**Aim**
Reproduce the records below in their entirety, character for character.

-- -- --

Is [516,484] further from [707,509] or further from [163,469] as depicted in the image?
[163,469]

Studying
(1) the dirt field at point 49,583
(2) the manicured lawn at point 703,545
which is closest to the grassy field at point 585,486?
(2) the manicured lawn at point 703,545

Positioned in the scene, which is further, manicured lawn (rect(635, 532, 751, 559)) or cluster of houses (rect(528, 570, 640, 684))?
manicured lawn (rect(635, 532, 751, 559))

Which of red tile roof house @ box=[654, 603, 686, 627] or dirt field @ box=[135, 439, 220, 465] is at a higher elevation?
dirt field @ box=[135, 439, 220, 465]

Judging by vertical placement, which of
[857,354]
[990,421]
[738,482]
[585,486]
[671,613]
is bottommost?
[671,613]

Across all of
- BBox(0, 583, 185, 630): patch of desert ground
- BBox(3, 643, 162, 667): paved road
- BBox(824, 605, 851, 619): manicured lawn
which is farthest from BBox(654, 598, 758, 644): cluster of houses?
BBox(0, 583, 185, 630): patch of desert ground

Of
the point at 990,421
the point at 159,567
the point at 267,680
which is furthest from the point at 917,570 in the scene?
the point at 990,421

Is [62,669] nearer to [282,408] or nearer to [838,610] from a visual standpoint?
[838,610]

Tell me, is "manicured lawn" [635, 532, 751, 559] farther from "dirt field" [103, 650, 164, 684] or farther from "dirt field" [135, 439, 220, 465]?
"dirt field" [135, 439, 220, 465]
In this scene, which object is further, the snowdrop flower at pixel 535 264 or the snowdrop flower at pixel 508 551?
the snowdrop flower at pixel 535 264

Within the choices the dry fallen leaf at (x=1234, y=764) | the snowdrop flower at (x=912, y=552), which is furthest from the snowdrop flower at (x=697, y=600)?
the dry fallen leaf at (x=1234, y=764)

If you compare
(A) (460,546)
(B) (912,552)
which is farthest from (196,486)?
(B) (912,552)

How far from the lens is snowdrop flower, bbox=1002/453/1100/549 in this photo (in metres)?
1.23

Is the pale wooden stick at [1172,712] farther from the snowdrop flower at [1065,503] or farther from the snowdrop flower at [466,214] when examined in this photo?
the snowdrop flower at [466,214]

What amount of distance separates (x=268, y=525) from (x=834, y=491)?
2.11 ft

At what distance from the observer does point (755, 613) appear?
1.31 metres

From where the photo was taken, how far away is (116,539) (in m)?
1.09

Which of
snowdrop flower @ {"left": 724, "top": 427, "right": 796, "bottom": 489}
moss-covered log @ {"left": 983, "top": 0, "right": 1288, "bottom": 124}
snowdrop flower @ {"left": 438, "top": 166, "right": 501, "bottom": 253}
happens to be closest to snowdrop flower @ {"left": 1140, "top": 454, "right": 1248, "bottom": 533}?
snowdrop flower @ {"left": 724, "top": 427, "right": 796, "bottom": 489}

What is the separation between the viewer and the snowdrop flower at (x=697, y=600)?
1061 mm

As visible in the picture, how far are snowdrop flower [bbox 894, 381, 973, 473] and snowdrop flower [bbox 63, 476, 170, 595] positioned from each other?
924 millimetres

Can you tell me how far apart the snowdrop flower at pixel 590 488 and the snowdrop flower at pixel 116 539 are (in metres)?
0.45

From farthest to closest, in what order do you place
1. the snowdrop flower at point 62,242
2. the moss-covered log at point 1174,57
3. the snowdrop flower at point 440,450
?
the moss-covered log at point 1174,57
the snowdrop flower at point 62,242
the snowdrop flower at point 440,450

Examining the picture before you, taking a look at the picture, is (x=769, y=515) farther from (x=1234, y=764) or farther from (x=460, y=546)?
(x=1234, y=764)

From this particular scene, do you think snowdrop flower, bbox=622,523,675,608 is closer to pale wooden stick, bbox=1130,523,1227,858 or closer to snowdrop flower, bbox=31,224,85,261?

-- -- --

**Finished answer**
Is [516,484] further from [707,509] or further from [163,469] as depicted in the image?
[163,469]

Studying
(1) the dirt field at point 49,583
(2) the manicured lawn at point 703,545
which is closest to the grassy field at point 585,486?
(2) the manicured lawn at point 703,545

Positioned in the scene, which is further, manicured lawn (rect(635, 532, 751, 559)) or cluster of houses (rect(528, 570, 640, 684))?
manicured lawn (rect(635, 532, 751, 559))

Which of red tile roof house @ box=[654, 603, 686, 627] or dirt field @ box=[135, 439, 220, 465] is at a higher elevation?
dirt field @ box=[135, 439, 220, 465]

Judging by vertical placement, which of
[857,354]
[990,421]
[738,482]
[585,486]
[671,613]
is bottommost?
[671,613]

Across all of
- BBox(0, 583, 185, 630): patch of desert ground
- BBox(3, 643, 162, 667): paved road
- BBox(824, 605, 851, 619): manicured lawn
which is farthest from BBox(654, 598, 758, 644): cluster of houses?
BBox(0, 583, 185, 630): patch of desert ground

Of
the point at 990,421
the point at 159,567
the point at 267,680
which is furthest from the point at 917,570 in the scene?
the point at 990,421

Is [62,669] nearer to [282,408] or nearer to [838,610] from a visual standpoint?
[838,610]

Tell me, is "manicured lawn" [635, 532, 751, 559] farther from "dirt field" [103, 650, 164, 684] or farther from "dirt field" [135, 439, 220, 465]?
"dirt field" [135, 439, 220, 465]
In this scene, which object is further, the snowdrop flower at pixel 535 264 or the snowdrop flower at pixel 508 551?
the snowdrop flower at pixel 535 264

Within the choices the dry fallen leaf at (x=1234, y=764) | the snowdrop flower at (x=912, y=552), which is furthest from the snowdrop flower at (x=697, y=600)?
the dry fallen leaf at (x=1234, y=764)

If you compare
(A) (460,546)
(B) (912,552)
which is farthest from (196,486)?
(B) (912,552)

How far from the lens is snowdrop flower, bbox=1002/453/1100/549 in this photo (in metres)?
1.23

Is the pale wooden stick at [1172,712] farther from the snowdrop flower at [1065,503] or farther from the snowdrop flower at [466,214] when examined in this photo?
the snowdrop flower at [466,214]

What amount of distance separates (x=268, y=525) from (x=834, y=491)?
2.11 ft

At what distance from the observer does point (755, 613) appear?
1.31 metres

From where the photo was taken, how far away is (116,539) (in m)?
1.09

Which of
snowdrop flower @ {"left": 724, "top": 427, "right": 796, "bottom": 489}
moss-covered log @ {"left": 983, "top": 0, "right": 1288, "bottom": 124}
snowdrop flower @ {"left": 438, "top": 166, "right": 501, "bottom": 253}
happens to be closest to snowdrop flower @ {"left": 1140, "top": 454, "right": 1248, "bottom": 533}?
snowdrop flower @ {"left": 724, "top": 427, "right": 796, "bottom": 489}

What is the separation between the viewer and the snowdrop flower at (x=697, y=600)?
1061 mm

As visible in the picture, how far are snowdrop flower [bbox 894, 381, 973, 473] and snowdrop flower [bbox 63, 476, 170, 595] positioned from each other?
924 millimetres

Can you tell me how far apart the snowdrop flower at pixel 590 488 and the snowdrop flower at pixel 116 539 are (in metres)?
0.45

From farthest to closest, in what order do you place
1. the snowdrop flower at point 62,242
2. the moss-covered log at point 1174,57
3. the snowdrop flower at point 440,450
?
the moss-covered log at point 1174,57
the snowdrop flower at point 62,242
the snowdrop flower at point 440,450

Examining the picture before you, taking a look at the picture, is (x=769, y=515) farther from (x=1234, y=764) or farther from (x=460, y=546)?
(x=1234, y=764)

From this particular scene, do you think snowdrop flower, bbox=622,523,675,608 is closer to pale wooden stick, bbox=1130,523,1227,858 or closer to snowdrop flower, bbox=31,224,85,261?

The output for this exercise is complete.